> The data
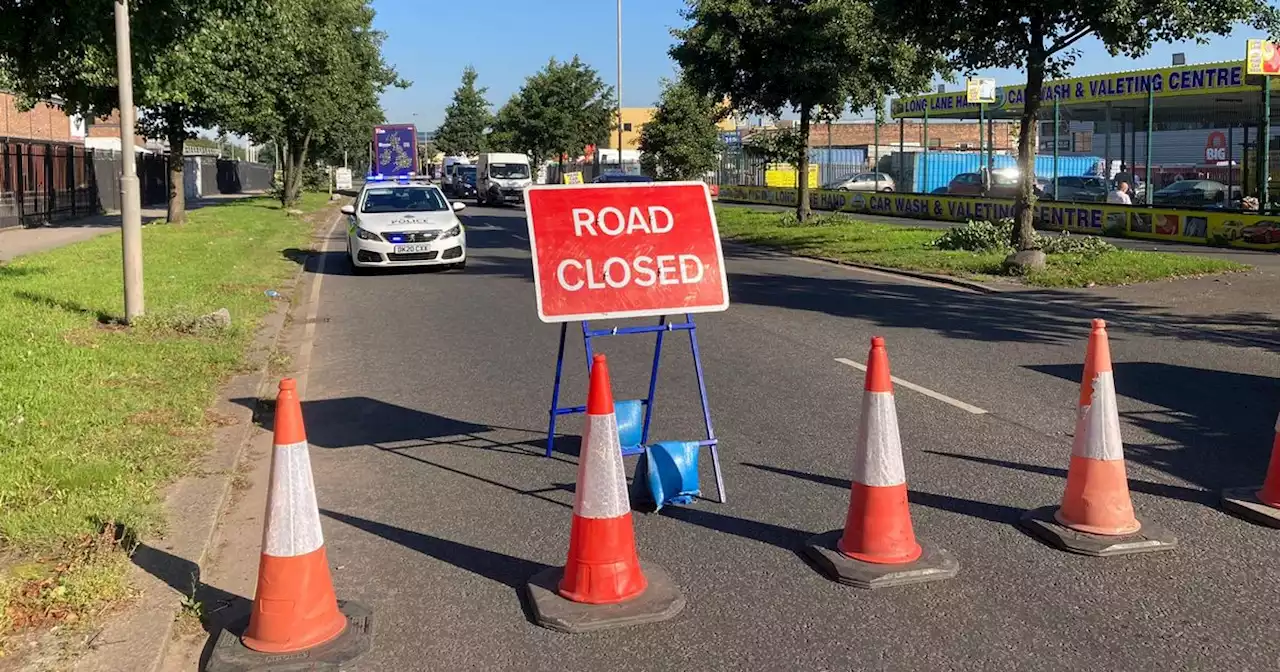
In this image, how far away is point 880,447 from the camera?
4555mm

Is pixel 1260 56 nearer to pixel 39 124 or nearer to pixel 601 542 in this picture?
pixel 601 542

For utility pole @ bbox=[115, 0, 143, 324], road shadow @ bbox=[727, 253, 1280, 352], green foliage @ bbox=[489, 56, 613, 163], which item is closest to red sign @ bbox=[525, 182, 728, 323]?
road shadow @ bbox=[727, 253, 1280, 352]

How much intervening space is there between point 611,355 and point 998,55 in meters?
9.81

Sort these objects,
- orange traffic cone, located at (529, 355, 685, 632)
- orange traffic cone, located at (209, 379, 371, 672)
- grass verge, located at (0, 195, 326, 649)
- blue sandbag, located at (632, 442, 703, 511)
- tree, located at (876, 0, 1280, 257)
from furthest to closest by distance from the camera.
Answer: tree, located at (876, 0, 1280, 257)
blue sandbag, located at (632, 442, 703, 511)
grass verge, located at (0, 195, 326, 649)
orange traffic cone, located at (529, 355, 685, 632)
orange traffic cone, located at (209, 379, 371, 672)

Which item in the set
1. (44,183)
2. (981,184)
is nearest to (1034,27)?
(981,184)

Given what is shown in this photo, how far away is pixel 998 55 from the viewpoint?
54.9 feet

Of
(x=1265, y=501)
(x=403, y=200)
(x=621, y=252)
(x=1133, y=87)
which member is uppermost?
(x=1133, y=87)

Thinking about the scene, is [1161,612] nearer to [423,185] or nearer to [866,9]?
[423,185]

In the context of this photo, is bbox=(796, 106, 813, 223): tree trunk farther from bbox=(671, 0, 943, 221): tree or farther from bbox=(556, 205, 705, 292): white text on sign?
bbox=(556, 205, 705, 292): white text on sign

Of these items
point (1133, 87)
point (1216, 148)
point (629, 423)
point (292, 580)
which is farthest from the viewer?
point (1216, 148)

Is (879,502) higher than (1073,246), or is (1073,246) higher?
(1073,246)

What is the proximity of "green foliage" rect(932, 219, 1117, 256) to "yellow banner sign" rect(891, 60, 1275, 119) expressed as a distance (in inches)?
314

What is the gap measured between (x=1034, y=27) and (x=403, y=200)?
10380 millimetres

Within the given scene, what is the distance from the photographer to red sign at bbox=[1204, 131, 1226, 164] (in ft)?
128
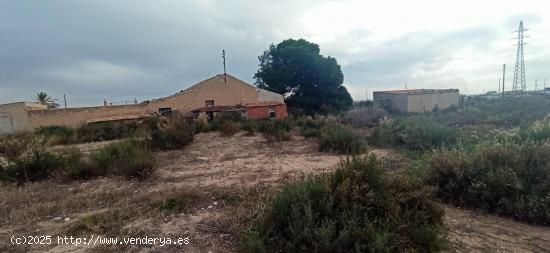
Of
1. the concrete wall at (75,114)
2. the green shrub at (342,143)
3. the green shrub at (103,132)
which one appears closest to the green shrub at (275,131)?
the green shrub at (342,143)

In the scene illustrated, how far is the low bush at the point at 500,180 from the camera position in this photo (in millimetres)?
4080

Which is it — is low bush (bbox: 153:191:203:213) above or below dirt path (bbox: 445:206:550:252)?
above

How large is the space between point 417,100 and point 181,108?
2305 cm

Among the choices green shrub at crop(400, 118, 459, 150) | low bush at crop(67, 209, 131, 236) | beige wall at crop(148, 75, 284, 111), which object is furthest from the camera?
beige wall at crop(148, 75, 284, 111)

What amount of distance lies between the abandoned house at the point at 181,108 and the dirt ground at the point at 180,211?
18901 millimetres

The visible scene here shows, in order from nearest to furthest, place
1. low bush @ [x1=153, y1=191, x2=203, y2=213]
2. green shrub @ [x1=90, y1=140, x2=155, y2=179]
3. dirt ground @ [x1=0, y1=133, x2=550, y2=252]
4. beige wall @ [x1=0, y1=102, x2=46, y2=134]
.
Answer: dirt ground @ [x1=0, y1=133, x2=550, y2=252] → low bush @ [x1=153, y1=191, x2=203, y2=213] → green shrub @ [x1=90, y1=140, x2=155, y2=179] → beige wall @ [x1=0, y1=102, x2=46, y2=134]

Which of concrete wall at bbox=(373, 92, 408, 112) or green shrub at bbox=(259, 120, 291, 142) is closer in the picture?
green shrub at bbox=(259, 120, 291, 142)

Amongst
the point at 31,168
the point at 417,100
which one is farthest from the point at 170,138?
the point at 417,100

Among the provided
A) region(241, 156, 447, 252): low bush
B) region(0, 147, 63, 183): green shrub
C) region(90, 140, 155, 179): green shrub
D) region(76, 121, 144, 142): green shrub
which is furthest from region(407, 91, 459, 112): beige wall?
region(0, 147, 63, 183): green shrub

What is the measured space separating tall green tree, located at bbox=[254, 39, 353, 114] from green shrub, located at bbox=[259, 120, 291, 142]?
1279cm

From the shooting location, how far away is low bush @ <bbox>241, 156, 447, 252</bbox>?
2875mm

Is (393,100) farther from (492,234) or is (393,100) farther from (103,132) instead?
(492,234)

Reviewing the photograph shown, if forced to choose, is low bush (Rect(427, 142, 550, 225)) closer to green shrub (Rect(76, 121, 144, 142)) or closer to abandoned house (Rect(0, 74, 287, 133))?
green shrub (Rect(76, 121, 144, 142))

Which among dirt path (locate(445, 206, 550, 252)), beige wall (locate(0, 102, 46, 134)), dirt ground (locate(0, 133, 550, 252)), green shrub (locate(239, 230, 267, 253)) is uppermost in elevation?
beige wall (locate(0, 102, 46, 134))
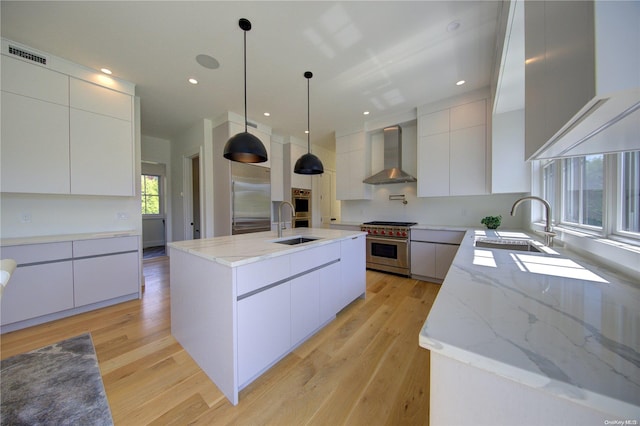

> The task
Copy out all of the items above word for word, omitting the pictures.

> Expected answer
In this image, how far away is point 880,447 from the camera?
4555mm

Is pixel 1260 56 nearer to pixel 39 124 or nearer to pixel 601 542 in this picture?
pixel 601 542

For utility pole @ bbox=[115, 0, 143, 324], road shadow @ bbox=[727, 253, 1280, 352], green foliage @ bbox=[489, 56, 613, 163], which item is closest to red sign @ bbox=[525, 182, 728, 323]?
road shadow @ bbox=[727, 253, 1280, 352]

How much intervening space is there between point 611,355 and point 998,55 in meters?
9.81

Sort these objects,
- orange traffic cone, located at (529, 355, 685, 632)
- orange traffic cone, located at (209, 379, 371, 672)
- grass verge, located at (0, 195, 326, 649)
- blue sandbag, located at (632, 442, 703, 511)
- tree, located at (876, 0, 1280, 257)
from furthest to closest by distance from the camera.
Answer: tree, located at (876, 0, 1280, 257)
blue sandbag, located at (632, 442, 703, 511)
grass verge, located at (0, 195, 326, 649)
orange traffic cone, located at (529, 355, 685, 632)
orange traffic cone, located at (209, 379, 371, 672)

Which item in the set
1. (44,183)
2. (981,184)
is nearest to (1034,27)?
(981,184)

Given what is shown in this photo, how far away is pixel 998 55 from the viewpoint?
54.9 feet

Of
(x=1265, y=501)
(x=403, y=200)
(x=621, y=252)
(x=1133, y=87)
which member is uppermost?
(x=1133, y=87)

Thinking about the scene, is [1161,612] nearer to [423,185] or nearer to [866,9]?
[423,185]

In the context of this photo, is bbox=(796, 106, 813, 223): tree trunk farther from bbox=(671, 0, 943, 221): tree or farther from bbox=(556, 205, 705, 292): white text on sign?
bbox=(556, 205, 705, 292): white text on sign

Of these items
point (1133, 87)
point (1216, 148)
point (629, 423)
point (292, 580)
which is farthest from the viewer?
point (1216, 148)

Is (879,502) higher than (1073,246), or is (1073,246) higher?
(1073,246)

What is the proximity of "green foliage" rect(932, 219, 1117, 256) to "yellow banner sign" rect(891, 60, 1275, 119) expressed as a distance (in inches)?
314

What is the gap measured between (x=1034, y=27) and (x=403, y=200)?
10380 millimetres

Within the given scene, what is the distance from the photographer to red sign at bbox=[1204, 131, 1226, 164] (in ft)?
128
Of
1. the concrete wall at (75,114)
2. the green shrub at (342,143)
3. the green shrub at (103,132)
which one appears closest to the green shrub at (275,131)?
the green shrub at (342,143)

In the scene illustrated, how far is the low bush at the point at 500,180 from the camera position in this photo (in millimetres)?
4080

Which is it — is low bush (bbox: 153:191:203:213) above or below dirt path (bbox: 445:206:550:252)?
above

How large is the space between point 417,100 and point 181,108?
2305 cm

Among the choices green shrub at crop(400, 118, 459, 150) | low bush at crop(67, 209, 131, 236) | beige wall at crop(148, 75, 284, 111), which object is furthest from the camera?
beige wall at crop(148, 75, 284, 111)

What amount of distance lies between the abandoned house at the point at 181,108 and the dirt ground at the point at 180,211?
18901 millimetres

The visible scene here shows, in order from nearest to furthest, place
1. low bush @ [x1=153, y1=191, x2=203, y2=213]
2. green shrub @ [x1=90, y1=140, x2=155, y2=179]
3. dirt ground @ [x1=0, y1=133, x2=550, y2=252]
4. beige wall @ [x1=0, y1=102, x2=46, y2=134]
.
Answer: dirt ground @ [x1=0, y1=133, x2=550, y2=252] → low bush @ [x1=153, y1=191, x2=203, y2=213] → green shrub @ [x1=90, y1=140, x2=155, y2=179] → beige wall @ [x1=0, y1=102, x2=46, y2=134]

Which of concrete wall at bbox=(373, 92, 408, 112) or green shrub at bbox=(259, 120, 291, 142) is closer in the picture?
green shrub at bbox=(259, 120, 291, 142)

Amongst
the point at 31,168
the point at 417,100
which one is farthest from the point at 170,138?
the point at 417,100

Among the provided
A) region(241, 156, 447, 252): low bush
B) region(0, 147, 63, 183): green shrub
C) region(90, 140, 155, 179): green shrub
D) region(76, 121, 144, 142): green shrub
which is furthest from region(407, 91, 459, 112): beige wall?
region(0, 147, 63, 183): green shrub

What is the measured space separating tall green tree, located at bbox=[254, 39, 353, 114] from green shrub, located at bbox=[259, 120, 291, 142]?
1279cm

From the shooting location, how far away is low bush @ <bbox>241, 156, 447, 252</bbox>?
2875mm

Is (393,100) farther from (492,234) or is (393,100) farther from (103,132) instead?
(492,234)

Reviewing the photograph shown, if forced to choose, is low bush (Rect(427, 142, 550, 225)) closer to green shrub (Rect(76, 121, 144, 142)) or closer to abandoned house (Rect(0, 74, 287, 133))?
green shrub (Rect(76, 121, 144, 142))

Which among dirt path (locate(445, 206, 550, 252)), beige wall (locate(0, 102, 46, 134)), dirt ground (locate(0, 133, 550, 252)), green shrub (locate(239, 230, 267, 253)) is uppermost in elevation?
beige wall (locate(0, 102, 46, 134))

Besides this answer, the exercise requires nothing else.